◆ **Exercise brief**: Give again, unaltered, the lines of the listing below that run from the line having "print photos at" through the line having "Beach photography 21.jpg".

◆ **Dataset excerpts**:
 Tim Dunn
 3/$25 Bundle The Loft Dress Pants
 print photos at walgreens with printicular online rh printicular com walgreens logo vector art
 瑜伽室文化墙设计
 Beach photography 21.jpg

---

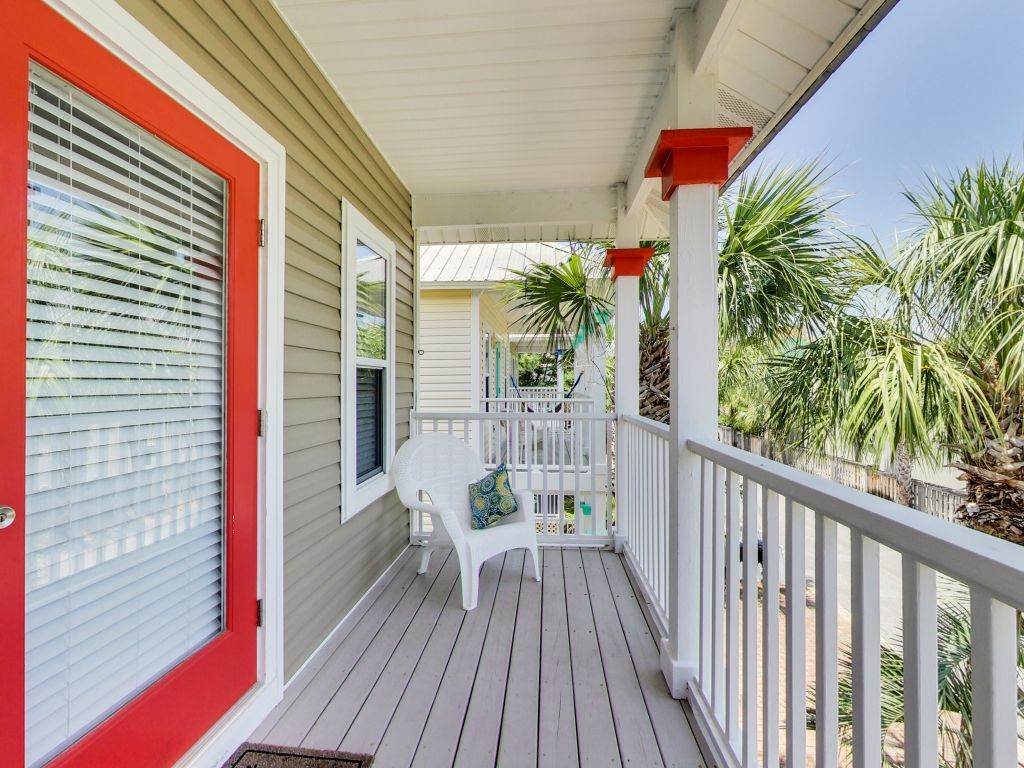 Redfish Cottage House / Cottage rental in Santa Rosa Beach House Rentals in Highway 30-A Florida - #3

◆ **Solved problem**:
 print photos at walgreens with printicular online rh printicular com walgreens logo vector art
 瑜伽室文化墙设计
 Beach photography 21.jpg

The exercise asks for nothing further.